··· Teks Bacaan ···

Friday, April 14, 2006

040600 - Pemerintah Sebagai Fasilitator

DALAM minggu ini, Emil Salim akan merayakan ulang tahunnya yang ke-70. Dalam statistik kependudukan, tidak banyak penduduk Indonesia yang mencapai usia 70 tahun. Tentu akan lebih sedikit lagi kalau kita melihat statistik penduduk Indonesia yang pada usia 70 tahun masih sangat in charge dan in shape.

Pak Emil adalah juga salah satu dari sedikit pemimpin nasional yang sangat populis dalam pendekatannya. Sejak awal ia konsisten dengan apa yang sekarang disebut sebagai multistakeholders approach. Ketika menjadi Menteri Negara PPLH, ia menyadari benar bahwa Pemerintah tidak bisa sendirian. Tetapi, pada waktu itu LSM (lembaga swadaya masyarakat) belum menjadi mode di Indonesia. Maka ia pun menjadi fasilitator untuk melembagakan Kelompok 10-sebuah koalisi LSM lingkungan yang kemudian menumbuhkan Walhi (Wahana Lingkungan Hidup), sebuah LSM lingkungan yang kini sangat berpengaruh. Pak Emil bahkan memberi fasilitas ruang kantor bagi Kelompok 10 dan Walhi di gedung Kantor Menteri Negara PPLH. Sekalipun demikian, ia juga berhati-hati untuk tidak mengkooptasi LSM-LSM yang diberinya fasilitas. Ia sadar bahwa LSM harus diberdayakan menjadi mitra yang mandiri.

Erna Witoelar yang menjadi Ketua Umum Walhi pertama mengakui, "Kami bersepakat atas banyak hal, tetapi juga tidak bersepakat dalam beberapa hal. Agree to disagree justru merupakan kesepakatan yang saling kami hargai." Pak Emil secara avant garde menerapkan demokrasi dalam kehidupan berlembaga di negeri ini.

Ketika menjadi Ketua Umum Panitia Nasional Indonesia Emas, Pak Emil juga menerapkan secara konsisten konsep agar Panitia Nasional (dalam hal ini Pemerintah) hanya berfungsi sebagai fasilitator. Cacuk Sudarijanto yang ketika itu menjadi Direktur Pelaksana mengatakan, gagasan Pemerintah sebagai fasilitator itulah yang merupakan kunci sukses. "Perhelatan nasional itu benar-benar ownership-nya ada di tangan masyarakat. Alhasil, dengan cara itu kita semua berhasil menyelenggarakan pesta rakyat dengan biaya sangat kecil di tingkat nasional. Masyarakat-lah yang mendanai sendiri kendurinya masing-masing."

··· Cuplikan Data ···

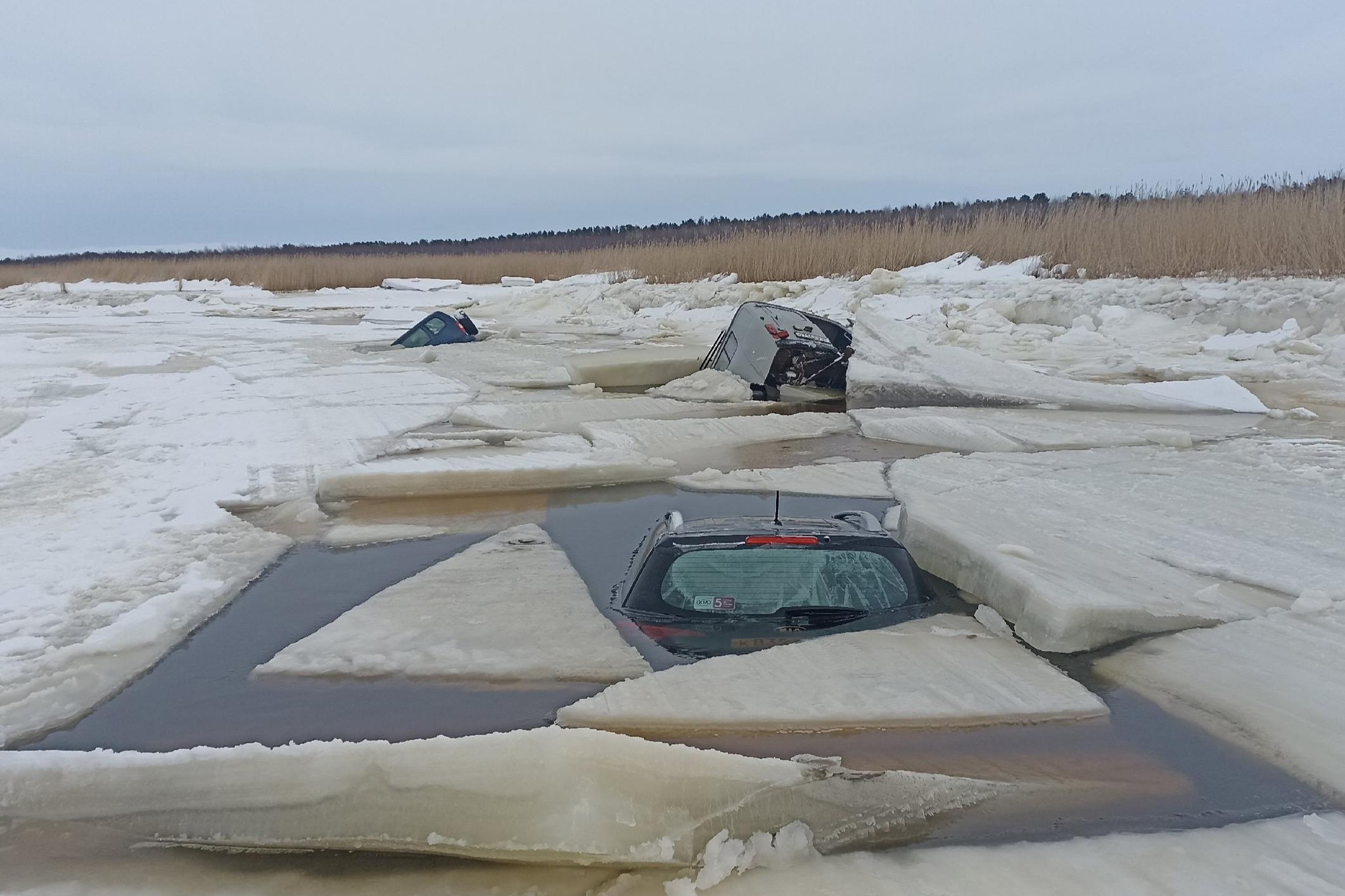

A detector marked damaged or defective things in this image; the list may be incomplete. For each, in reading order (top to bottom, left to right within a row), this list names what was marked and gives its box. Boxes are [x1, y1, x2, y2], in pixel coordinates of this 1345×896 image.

overturned van [392, 310, 481, 349]
overturned van [704, 303, 850, 400]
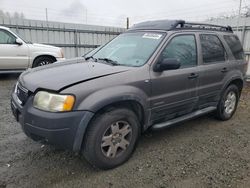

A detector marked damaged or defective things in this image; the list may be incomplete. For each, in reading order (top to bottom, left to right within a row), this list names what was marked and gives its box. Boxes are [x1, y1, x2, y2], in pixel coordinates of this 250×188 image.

···

## Yang Perlu Dikerjakan:
1. Menurut tulisan tentang Emil Salim, mengapa ia berhati-hati agar tidak mengkooptasi LSM yang diberinya fasilitas? Jawab dalam satu sampai tiga kalimat.
2. Salin persis bagian tulisan tentang Emil Salim, mulai dari "040600 - Pemerintah" dan berakhir di "dan in shape.".
Baris-baris data itu tidak ada hubungannya dengan tulisan tentang Emil Salim.

## Jawaban Tugas:
1. Ia sadar bahwa LSM harus diberdayakan menjadi mitra yang mandiri.

2.
040600 - Pemerintah Sebagai Fasilitator

DALAM minggu ini, Emil Salim akan merayakan ulang tahunnya yang ke-70. Dalam statistik kependudukan, tidak banyak penduduk Indonesia yang mencapai usia 70 tahun. Tentu akan lebih sedikit lagi kalau kita melihat statistik penduduk Indonesia yang pada usia 70 tahun masih sangat in charge dan in shape.